In 1992, he served as executive manager with the Ministry of Works, on the Eastern Main Road Project, funded by the European Union. In Grenada, he dedicated his time to serving the community through various charitable organizations; including The Society of St. Vincent de Paul and The Rotary Club. He also served on every committee of The St. Andrew's Development Organization (SADO).

==Recognition==
In the 2007 New Year Honours, George was awarded the British Empire Medal (BEM) for services to art and culture.

In 2009, Mrs. Patricia Antoine-Clyne, Accountant General in the Ministry of Finance, and the Chairperson of The Grenada Postal Corporation, arranged for commemorative stamps to be made in George's honour in time for the 35th celebrations of Grenada's Independence.

In April that year, Anthony C George was invited to a reception at Buckingham Palace by the Queen in commemoration of the 60th Anniversary of the Commonwealth.

On 6 February 2012, a street in Soubise, St Andrew Parish was named A.C George Road in Anthony's honour.

In August 2012, George received the Diamond Jubilee Medal from the Governor-General in Grenada for Community Services and Nation Building.

On 21 October 2013, George and the High Commissioner of Grenada presented Crawley Museum with flags and gifts to commemorate the town's first St George's Day Parade.

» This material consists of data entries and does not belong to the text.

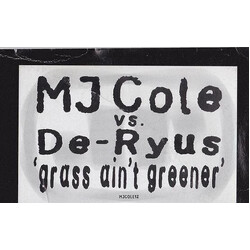MJ Cole / De-Ryus Grass Ain't Greener Vinyl 12" USED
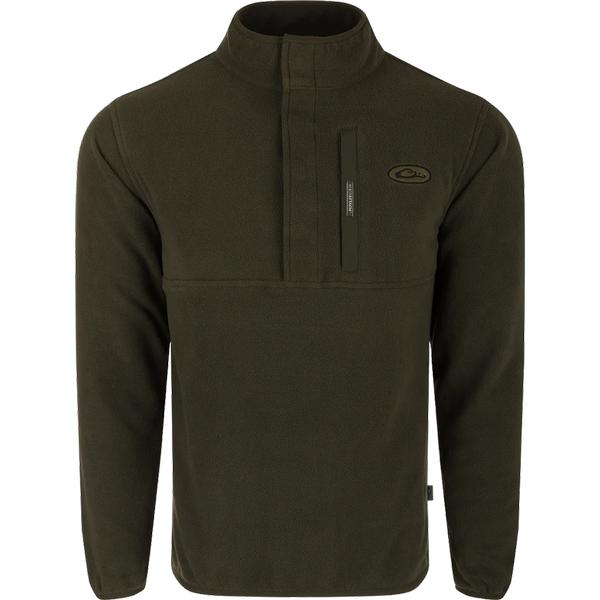 CAMP FLEECE PULLOVER 2.0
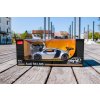 Rastar: RC Távirányítós Audi R8 1:14 RTR SZÜRKE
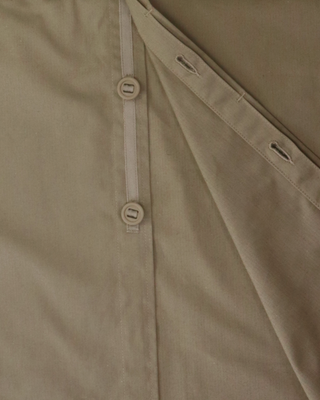 A121 Ferrers Shirt - Khaki 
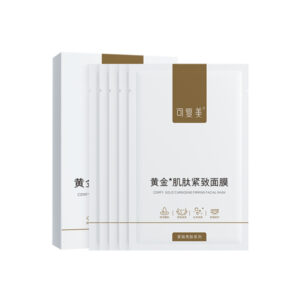 COMFY Gold Carnosine Firming Facial Mask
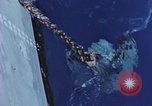 Image of anchor Pacific Ocean, 1945, second 14 stock footage video 65675059760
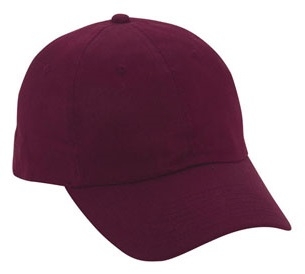 Budget Caps | Cobra-6 Panel Relaxed Cotton w/Velcro - Cap Wholesalers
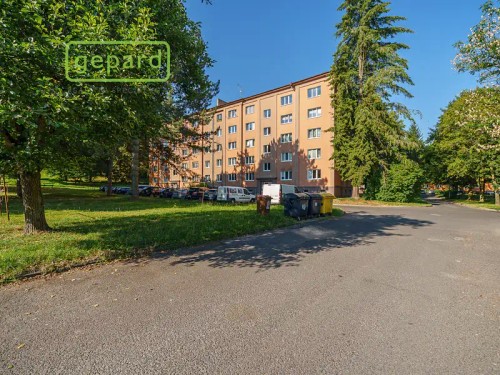 Prodej bytu 2+1 64 m²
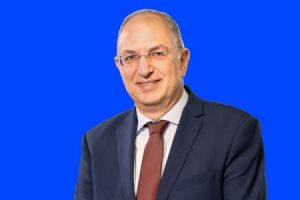 El comisario europeo de Pesca y Océanos, Costas Kadis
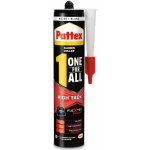 HENKEL Lepidlo Pattex ONE FOR ALL s vysokou přilnavostí 440 g – Sleviste.cz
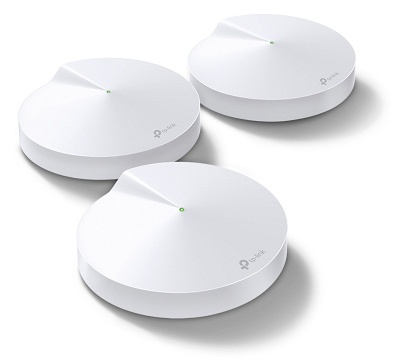 Deco M5 Tp-Link AC1300 Whole-Home Mesh Wi-Fi System V3 (3-Pack)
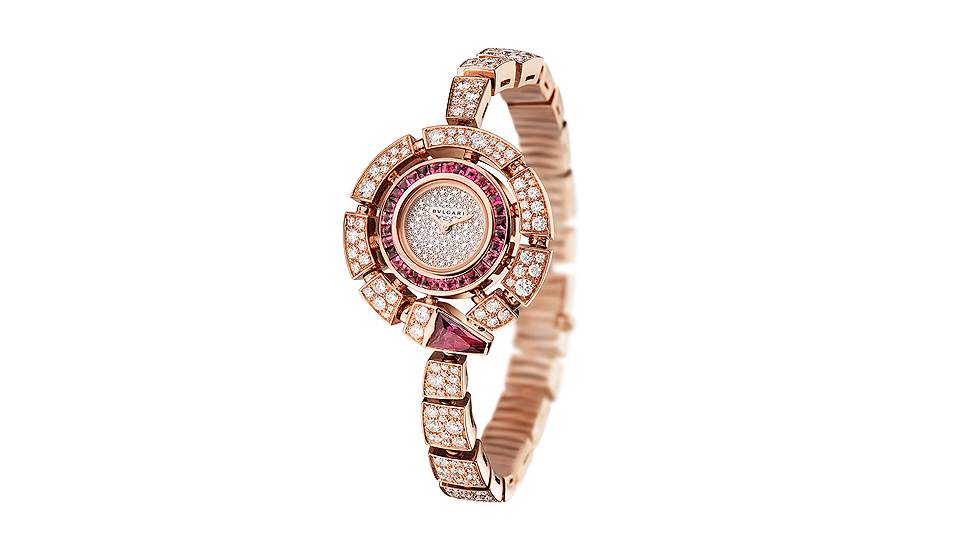 Bvlgari, Serpenti Incantati, 2016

George was the honoured guest of Houston, Texas, in their 40th celebrations of Grenadian Independence on 8 February 2014. He was designated guest speaker at the 3rd annual Scholarship Gala of the Grenada Houston Association, he was also awarded the prestigious honour of the "Heroism Award". The Grenada Houston Association have also proposed a scholarship fund in his name.

==Personal life and death==
George was married with five children and five grandchildren. In October 2013 he published his memoirs, Beyond Belief. George died in the United Kingdom on 7 February 2024, at the age of 86.